Pancasila dan Imajinasi Ke-Indonesia-an
Suara Merdeka (2 Juni 2023)
Ilham Yuli Isdiyanto
Problem utama bangsa Indonesia adalah ketidakmampuan mengimajinasikan “bagaimana Indonesia berPancasila”. Pendidikan lebih sibuk membahas apa itu Pancasila daripada sedikit demi sedikit mempraktikkannya.Sudah cukup banyak tafsir terhadap Pancasila, tetapi masih minim aktualisasi terhadapnya. Pada tahun 2014, Pusat Kajian MPR RI menerbitkan judul buku yang berani yakni “Radikalisasi Pancasila” yang berangkat dari gagasan Kuntowijoyo yang ingin “merevolusi” gagasan Pancasila yang cenderung pasif menjadi lebih aktif, tidak hanya persuasif namun aktualitatif.
Meradikalisasi Pancasila seharusnya berangkat dari pertanyaan “radikal”, seperti pernah ada seorang mahasiswa mempertanyakan kepada saya bagaimana tanggapan saya tentang temannya yang tidak percaya dan mempertanyakan Pancasila?
maka saya jawab “menurut saya itu langkah awal yang bagus, bagaimana kita memahami sesuatu jika kita tidak mempertanyakannya?” Nalar kritis dimulai dari pertanyaan, bukan anggukan. Sudah saatnya mempertanyakan Pancasila dari segala macam multidemensi, dari kreativitas anak-anak, obrolan ibu-ibu, kegiatan “mabar” kids zaman now, sampai pada ekosistem perguruan tinggi.
Mempertanyakan Pancasila adalah esensi dan partisipasi masyarakat membangun bangsa, titik berangkat refleksi nasional. Pernyataan satire Sudjiwo Tedjo di forum Indonesia Lawyer Club TvOne di negeri Pancasila tidak mungkin ada orang miskin adalah refleksi atas upaya radikalisasi Pancasila. Kemudian, imajinasi tentang negara Pancasila harus berada pada level tertinggi, masyarakat makmur sejahtera. Nyatanya, penduduk miskin Indonesia sebesar 26,36 juta orang (BPS September 2022) adalah kontradiktif dengan ide Pancasila.
Bukan dalam pengertian konseptual namun memang kemiskinan konsep terhadapnya dalam berbagai macam bentuk kebijakan.Membuat kebijakan adalah proses imaji, yakni bagaimana Pemerintah harus mampu membayangkan sedetail mungkin setiap rencana kebijakan yang akan dilakukannya baik secara prosedur, bikorasi, produk hukum hingga implementasi dan dampaknya. Semua tidak lepas dari imaji, bahkan negara itu sendiri menurut Benedict Anderson (1983) tidak lebih dari komunitas imajiner (magined communities). Untuk mampu mengaktualisasikan Pancasila adalah mendorong proses imajinasi terhadap masyarakat Pancasila mulai dari sistem pendidikan.
Kemudian, mendorong pembentukan daya nalar yang kritis dan kreatif untuk anak bangsa jauh lebih penting daripada sekedar menyuruh mendengarkan. Soekarno dan Moh. Hatta pernah berbeda pandangan, untuk menyiapkan kemerdekaan apakah mengutamakan aksi masa atau mengutamakan kesadaran (pendidikan). Soekarno kemudian mencoba menyakinkan Moh. Hatta bahwa setelah merdeka, maka intelektualitas akan lebih mudah diwujudkan.
Para founding fathers memperjuangkan kemerdekaan berdasarkan imajinasi bahwa Indonesia nantinya akan menjadi negara yang gemah ripah loh jinawi tata tentrem kerta raharja yakni negara yang makmur, adil dan sejahtera.
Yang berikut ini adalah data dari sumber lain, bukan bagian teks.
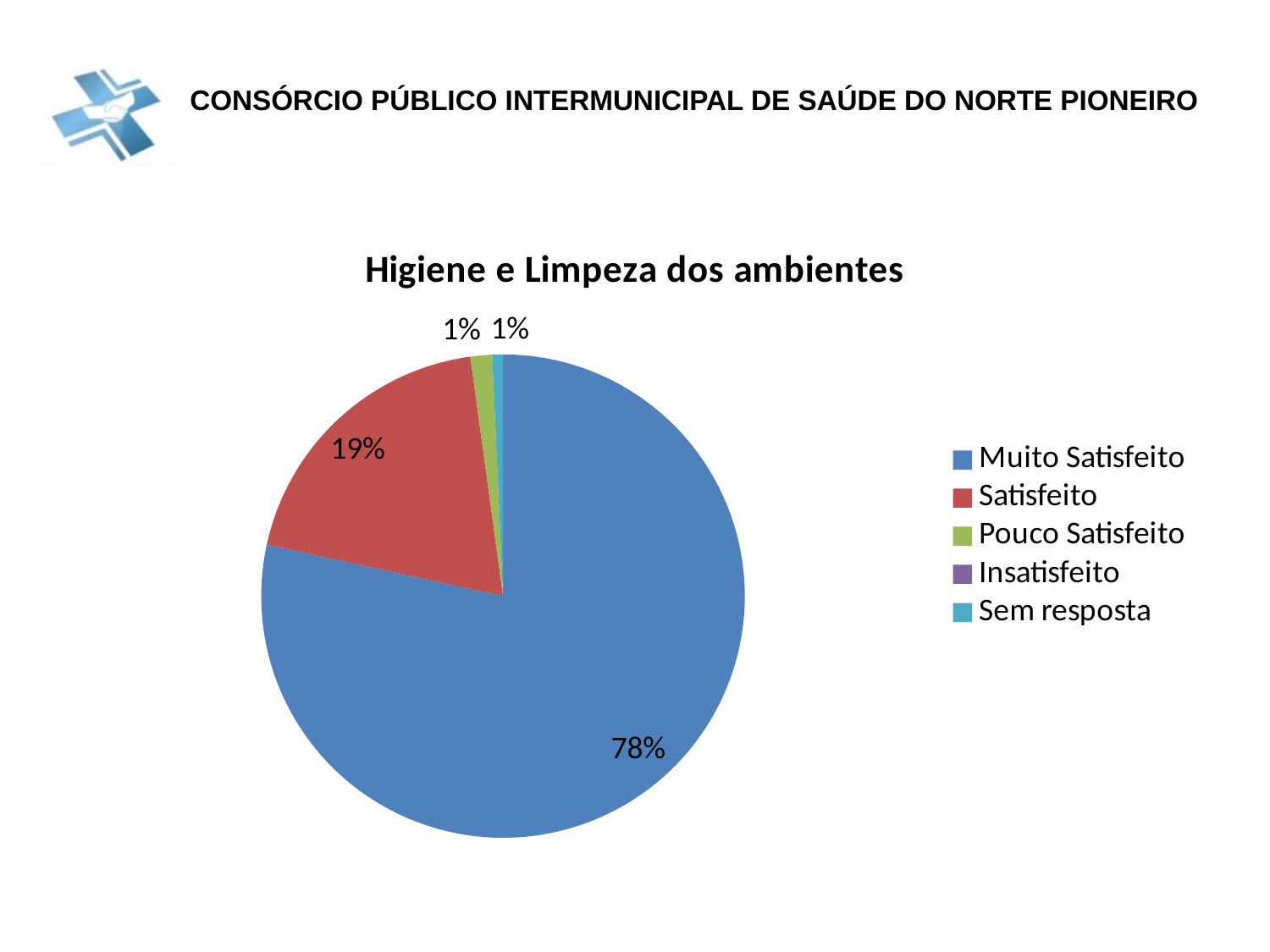
What percentage is shown for the Pouco Satisfeito slice? 1% Which category has the largest slice of the pie? Muito Satisfeito What percentage is shown for the Satisfeito slice? 19% What percentage of the pie is labelled for Muito Satisfeito? 78% What colour is the Satisfeito slice in the pie chart? Red Which slice is larger, Satisfeito or Pouco Satisfeito? Satisfeito How many categories does the legend list? 5 What is the title of the chart? Higiene e Limpeza dos ambientes What is the difference in percentage points between the Muito Satisfeito and Satisfeito slices? 59 What share of the pie does Muito Satisfeito represent? 78% What percentage is shown for the Sem resposta slice? 1% What kind of chart is shown on the slide? Pie chart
Keyakinan akan hidup lebih baik dan menjadi negara besar adalah nyala api perjuangan untuk tidak pernah menyerah. Untuk menjamin perwujudan imajinasi ini, founding fathers kemudian menyematkannya dalam Preambule Undang Undang Dasar 1945 untuk pengingat bahwa tujuan pembentukan negara Indonesia (staatidee) ada didalamnya. Imajinasi untuk mewujudkan negara gemah ripah loh jinawi tata tentrem kerta raharja harus menjadi nyala dalam kegelapan berbagai problematika bangsa.
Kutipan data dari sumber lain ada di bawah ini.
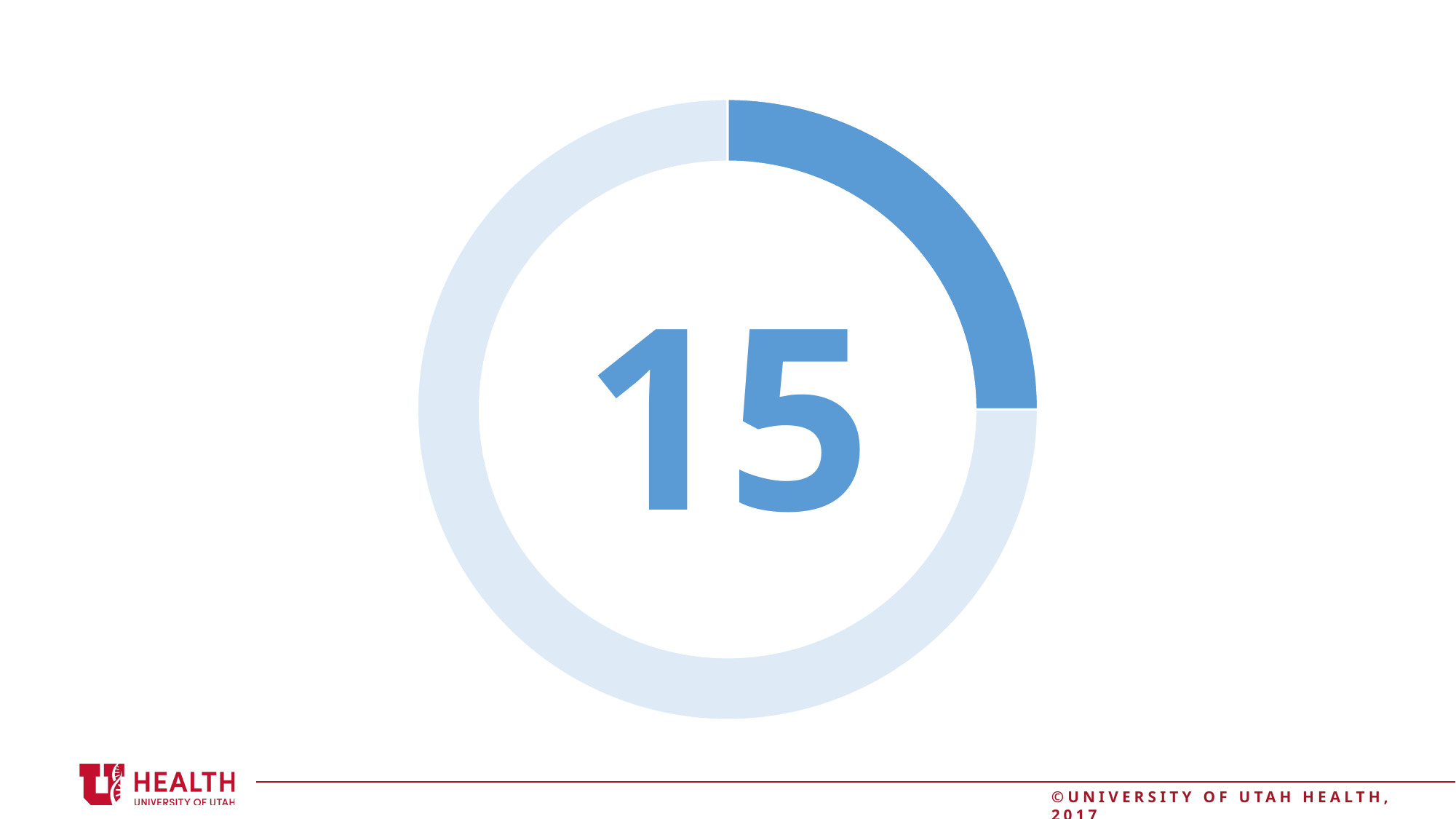
Does the light blue segment cover more or less than half of the ring? more How many segments does the doughnut chart have? 2 Does the doughnut chart have a legend? No What kind of chart is shown on the slide? doughnut chart Does the dark blue segment cover more or less than half of the ring? less Which segment of the doughnut chart is larger, the dark blue one or the light blue one? the light blue one What colour is the smaller segment of the doughnut chart? dark blue What number is printed in the centre of the doughnut chart? 15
Pemaknaan terhadap Pancasila harus dibarengi dengan pengaktualisasian terhadap Pancasila. Pancasila harus hadir dalam berbagai bentuk pembicaraan, pidato, maupun orbolan ringan di coffe shop. Bukan sebagai peningkatan kesadaran namun sebagai pengingat bahwa Pancasila merupakan manifesto dan tuntutan rakyat terhadap negara untuk Indonesia lebih baik.